Du 28 mai au 1er juin 1990, France Culture diffusa une série d'entretiens réalisés par Jean Lacouture en Suisse, dans la bonne ville de Neuchâtel, avec l'écrivain, historien, biographe et pamphlétaire
Henri Guillemin.
Depuis quelques temps, des ouvrages d'Henri Guillemin font leur apparition dans les débats de Livres de Guerre; j'ai pensé qu'il pourrait être intéressant de déposer ce livre d'entretiens.
Dans l'avant-propos, Jean Lacouture précise qu'il a
fléché quelques pistes, au long desquelles la flamme a couru. Au passage, la superbe moustache de quelques uns a pu en être roussie, mais l'humilité de quelques autres en aura été éclairée. Car s'il est vrai que notre Guillemin s'est forgé, comme par mégarde, une légende de férocité, c'est sa générosité - ombrageuse parfois, mais souvent désarmée - qui inspire plutôt les propos que l'on va lire.

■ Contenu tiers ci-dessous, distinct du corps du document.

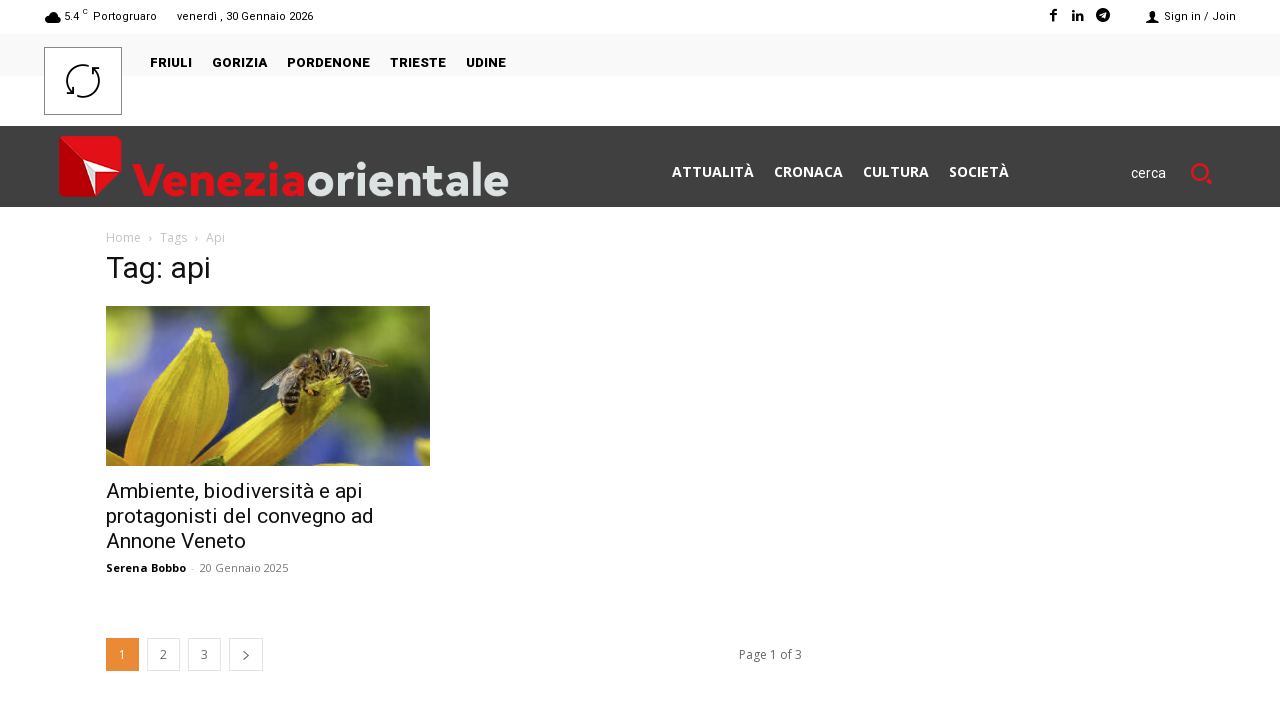

--- FILE ---
content_type: application/javascript; charset=utf-8
request_url: https://fundingchoicesmessages.google.com/f/AGSKWxVq-TQz5ANiix6ejrWWOWcbhJflbkyjIhnskSpWlvrd9U01RNJbkbefGULPZgtafvXqtOT265ZN0D6a9LAC03WOY2xSeMfZyseXrxwJRf4lHc4JXn8nV7BCmgPXa2v4BBpwmNjOyQF8FJ1zlE_750qWaHrswTgAELbGVvLn718t26ORTLQpcVqgPdkn/_-ad-data//p8network.js_ads/inhouse//adplay./showad_
body_size: -1285
content:
window['7fa7218e-7ab5-47b5-b13c-c4b2fcde7443'] = true;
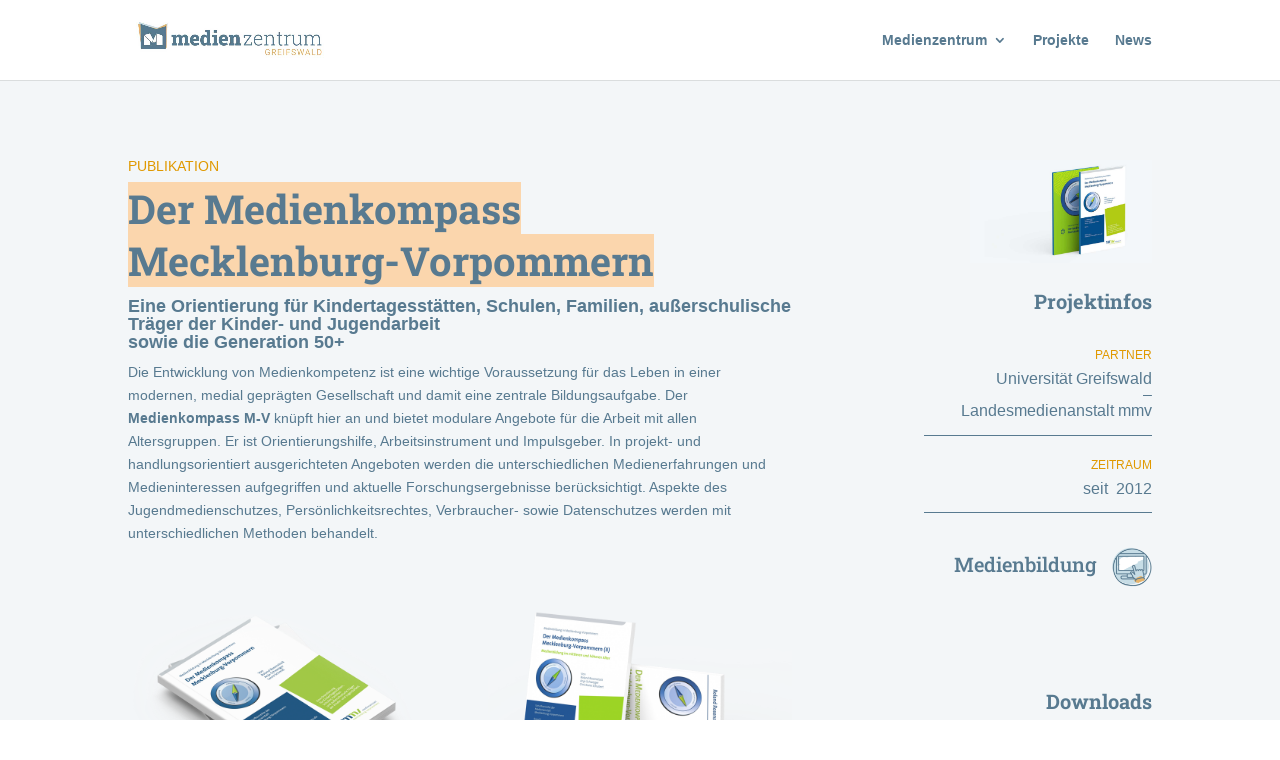

--- FILE ---
content_type: text/css
request_url: https://medienzentrum-hgw.de/wp-content/uploads/fonts/8b7d38da49320c372f1635067d2354c8/font.css?v=1681989903
body_size: 2484
content:
/*
 * Font file created by Local Google Fonts 0.20.0
 * Created: Thu, 20 Apr 2023 11:25:03 +0000
 * Handle: pageloader-fonts
 * Original URL: //fonts.googleapis.com/css?family=Roboto%3A300
*/

/* cyrillic-ext */
@font-face {
  font-family: 'Roboto';
  font-style: normal;
  font-weight: 300;
  src: url(https://medienzentrum-hgw.de/wp-content/uploads/fonts/8b7d38da49320c372f1635067d2354c8/roboto-cyrillic-ext-v30-normal-300.woff2?c=1681989903) format('woff2');
  unicode-range: U+0460-052F, U+1C80-1C88, U+20B4, U+2DE0-2DFF, U+A640-A69F, U+FE2E-FE2F;
}
/* cyrillic */
@font-face {
  font-family: 'Roboto';
  font-style: normal;
  font-weight: 300;
  src: url(https://medienzentrum-hgw.de/wp-content/uploads/fonts/8b7d38da49320c372f1635067d2354c8/roboto-cyrillic-v30-normal-300.woff2?c=1681989903) format('woff2');
  unicode-range: U+0301, U+0400-045F, U+0490-0491, U+04B0-04B1, U+2116;
}
/* greek-ext */
@font-face {
  font-family: 'Roboto';
  font-style: normal;
  font-weight: 300;
  src: url(https://medienzentrum-hgw.de/wp-content/uploads/fonts/8b7d38da49320c372f1635067d2354c8/roboto-greek-ext-v30-normal-300.woff2?c=1681989903) format('woff2');
  unicode-range: U+1F00-1FFF;
}
/* greek */
@font-face {
  font-family: 'Roboto';
  font-style: normal;
  font-weight: 300;
  src: url(https://medienzentrum-hgw.de/wp-content/uploads/fonts/8b7d38da49320c372f1635067d2354c8/roboto-greek-v30-normal-300.woff2?c=1681989903) format('woff2');
  unicode-range: U+0370-03FF;
}
/* vietnamese */
@font-face {
  font-family: 'Roboto';
  font-style: normal;
  font-weight: 300;
  src: url(https://medienzentrum-hgw.de/wp-content/uploads/fonts/8b7d38da49320c372f1635067d2354c8/roboto-vietnamese-v30-normal-300.woff2?c=1681989903) format('woff2');
  unicode-range: U+0102-0103, U+0110-0111, U+0128-0129, U+0168-0169, U+01A0-01A1, U+01AF-01B0, U+1EA0-1EF9, U+20AB;
}
/* latin-ext */
@font-face {
  font-family: 'Roboto';
  font-style: normal;
  font-weight: 300;
  src: url(https://medienzentrum-hgw.de/wp-content/uploads/fonts/8b7d38da49320c372f1635067d2354c8/roboto--v30-normal-300.woff2?c=1681989903) format('woff2');
  unicode-range: U+0100-02AF, U+1E00-1EFF, U+2020, U+20A0-20AB, U+20AD-20CF, U+2113, U+2C60-2C7F, U+A720-A7FF;
}
/* latin */
@font-face {
  font-family: 'Roboto';
  font-style: normal;
  font-weight: 300;
  src: url(https://medienzentrum-hgw.de/wp-content/uploads/fonts/8b7d38da49320c372f1635067d2354c8/roboto-latin-v30-normal-300.woff2?c=1681989903) format('woff2');
  unicode-range: U+0000-00FF, U+0131, U+0152-0153, U+02BB-02BC, U+02C6, U+02DA, U+02DC, U+2000-206F, U+2074, U+20AC, U+2122, U+2191, U+2193, U+2212, U+2215, U+FEFF, U+FFFD;
}


--- FILE ---
content_type: text/css
request_url: https://medienzentrum-hgw.de/wp-content/et-cache/1888/et-core-unified-tb-19-deferred-1888.min.css?ver=1769339316
body_size: 1157
content:
@font-face{font-family:"Roboto Reg";font-display:swap;src:url("http://medienzentrum-hgw.de/wp-content/uploads/et-fonts/Roboto-Regular.ttf") format("truetype")}@font-face{font-family:"Roboto Slab Bold";font-display:swap;src:url("https://medienzentrum-hgw.de/wp-content/uploads/et-fonts/RobotoSlab-Bold.ttf") format("truetype")}@font-face{font-family:"Roboto Slab Reg";font-display:swap;src:url("http://medienzentrum-hgw.de/wp-content/uploads/et-fonts/RobotoSlab-Regular.ttf") format("truetype")}@font-face{font-family:"Roboto Slab med";font-display:swap;src:url("https://medienzentrum-hgw.de/wp-content/uploads/et-fonts/RobotoSlab-Medium.ttf") format("truetype")}@font-face{font-family:"Roboto Reg";font-display:swap;src:url("http://medienzentrum-hgw.de/wp-content/uploads/et-fonts/Roboto-Regular.ttf") format("truetype")}@font-face{font-family:"Roboto Slab Bold";font-display:swap;src:url("https://medienzentrum-hgw.de/wp-content/uploads/et-fonts/RobotoSlab-Bold.ttf") format("truetype")}@font-face{font-family:"Roboto Slab Reg";font-display:swap;src:url("http://medienzentrum-hgw.de/wp-content/uploads/et-fonts/RobotoSlab-Regular.ttf") format("truetype")}@font-face{font-family:"Roboto Slab med";font-display:swap;src:url("https://medienzentrum-hgw.de/wp-content/uploads/et-fonts/RobotoSlab-Medium.ttf") format("truetype")}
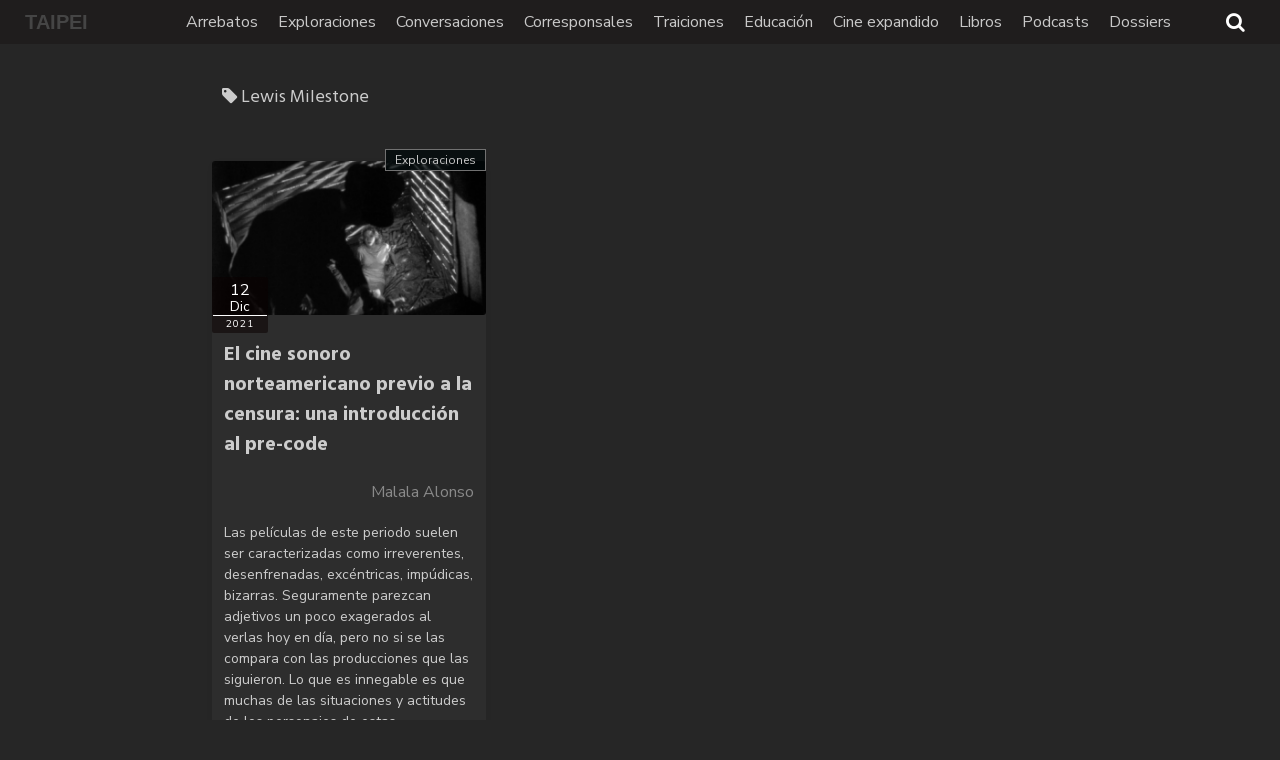

--- FILE ---
content_type: text/html; charset=utf-8
request_url: https://www.google.com/recaptcha/api2/aframe
body_size: 267
content:
<!DOCTYPE HTML><html><head><meta http-equiv="content-type" content="text/html; charset=UTF-8"></head><body><script nonce="U4ZLIj6IliadKQnJKTPpcQ">/** Anti-fraud and anti-abuse applications only. See google.com/recaptcha */ try{var clients={'sodar':'https://pagead2.googlesyndication.com/pagead/sodar?'};window.addEventListener("message",function(a){try{if(a.source===window.parent){var b=JSON.parse(a.data);var c=clients[b['id']];if(c){var d=document.createElement('img');d.src=c+b['params']+'&rc='+(localStorage.getItem("rc::a")?sessionStorage.getItem("rc::b"):"");window.document.body.appendChild(d);sessionStorage.setItem("rc::e",parseInt(sessionStorage.getItem("rc::e")||0)+1);localStorage.setItem("rc::h",'1768647862324');}}}catch(b){}});window.parent.postMessage("_grecaptcha_ready", "*");}catch(b){}</script></body></html>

Au long des 190 pages de ce livre très vivant - c'est l'avantage d'une bonne transcription d'entretiens radiophoniques -, la conversation aborde les étapes d'une vie passionnée. Cet auteur singulier, curieux et exigeant, se raconte à travers les livres, les engagements et les rencontres, littéraires ou réelles, qui l'ont séduit, irrité, écœuré et marqué : Colette, Bernanos, Sangnier, Mauriac, de Gaulle, Gide, Camus, Rousseau, Pétain, Claudel, ... (Dans le désordre.)
A propos de Pétain, on apprend qu'en 1990, Henri Guillemin confirmait sa thèse d'un complot antirépublicain autour de Pétain. Le maréchal aurait attendu et même espéré la défaite pour parvenir à son but, l'élimination d'un système honni. Le groupe auquel Pétain aurait fait partie avant-guerre avait aussi comme membre le critique Alain Laubreaux.
Je suis partout publia en janvier 44 des passages du Journal de Laubreaux. Le 3 septembre, il écrivait :
Ce que je souhaite à mon pays, c'est une guerre courte et désastreuse. Henri Guillemin ajoute :
Eh bien, ce groupe-là, c'était le groupe Pétain.
Un livre remuant, dérangeant et attachant, à l'image de cet auteur singulier dont Jean Lacouture a su rendre la verve.